If this was really the best plan Adda had, then Iridian would back her play. “Nobody’s expecting this, that’s for gods-damned sure. But the ship’s going to be a problem. The Mayhem doesn’t look anything like an ITA cruiser.”
“True,” said Ad
da. “Do you think Gavran will be able to fly us there, after . . . ?”
“He’s a Kuiper colonist,” Iridian said. “If he can sit up, he can fly. Although, I wonder if he wants to. We’ll ask.”
“All right,” said Adda, “What if we got a shuttle from the Ceres Station orbital port?”
“Those are free,” said Rio. “I’d believe an ITA squad would take one of those.”

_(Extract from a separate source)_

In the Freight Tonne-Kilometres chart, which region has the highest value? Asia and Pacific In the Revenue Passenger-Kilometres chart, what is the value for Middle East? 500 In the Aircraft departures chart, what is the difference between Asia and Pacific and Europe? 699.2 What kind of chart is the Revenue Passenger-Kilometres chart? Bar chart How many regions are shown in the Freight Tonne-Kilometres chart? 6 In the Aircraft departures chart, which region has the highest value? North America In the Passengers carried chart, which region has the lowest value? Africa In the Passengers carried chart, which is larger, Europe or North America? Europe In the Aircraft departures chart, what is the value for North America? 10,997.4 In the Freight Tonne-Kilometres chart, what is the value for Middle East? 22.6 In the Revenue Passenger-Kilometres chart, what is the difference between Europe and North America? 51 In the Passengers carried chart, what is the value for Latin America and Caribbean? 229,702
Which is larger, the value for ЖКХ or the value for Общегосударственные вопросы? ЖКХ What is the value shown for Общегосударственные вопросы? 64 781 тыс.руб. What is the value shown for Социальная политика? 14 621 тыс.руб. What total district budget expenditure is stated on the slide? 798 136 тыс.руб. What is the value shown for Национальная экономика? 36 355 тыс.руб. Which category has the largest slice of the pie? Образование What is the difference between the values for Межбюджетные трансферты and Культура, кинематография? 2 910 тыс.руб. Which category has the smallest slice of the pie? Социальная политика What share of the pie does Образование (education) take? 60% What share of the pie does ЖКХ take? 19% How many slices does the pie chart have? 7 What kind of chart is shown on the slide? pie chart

“Do they run in squads?” Iridian asked.
“I’ll find out on the way,” Adda said. “We’ll need to find somewhere to print the costumes too. And find a halfway decent textile pattern, not one that’s projected over your regular clothes.”
“Oh my gods, this is awesome,” said Pel. “There’s a textile printer in the entertainment mod. They have some real dancers and they like to change their outfits a lot. I’ll ask them if they ever dress up as ITA agents.”
“I guess uniforms with tear-off pants are better than nothing,” Rio said doubtfully.
Adda was reading something on her comp, so Iridian took over the briefing, such as it was. “We gave Biometallic a chance to do this right. Now let’s get it done ourselves.”
“So we get this certificate thing to go with the firmware we got last time,” said Wiley. “How does it get into Adda’s head?”
“We’ve got options,” said Iridian. “If we have to update the firmware ourselves, we need an implant ward in a hospital. I don’t want to do it ourselves, because it’s in Adda’s head and she’s the one with experience modifying implant software.” The sense memory of slamming Noor’s jack into the generator resurfaced. Iridian reached for Adda’s hand again and forced herself not to squeeze too hard. “So we’ll take it to a modder we know on Ceres.”
Pel whined, “We have really bad luck on Ceres.”
“We have mixed luck,” said Iridian. “I got Adda off the ’ject with practically no trouble.”
“Casey helped.” Adda glanced around the table. “We need to leave.”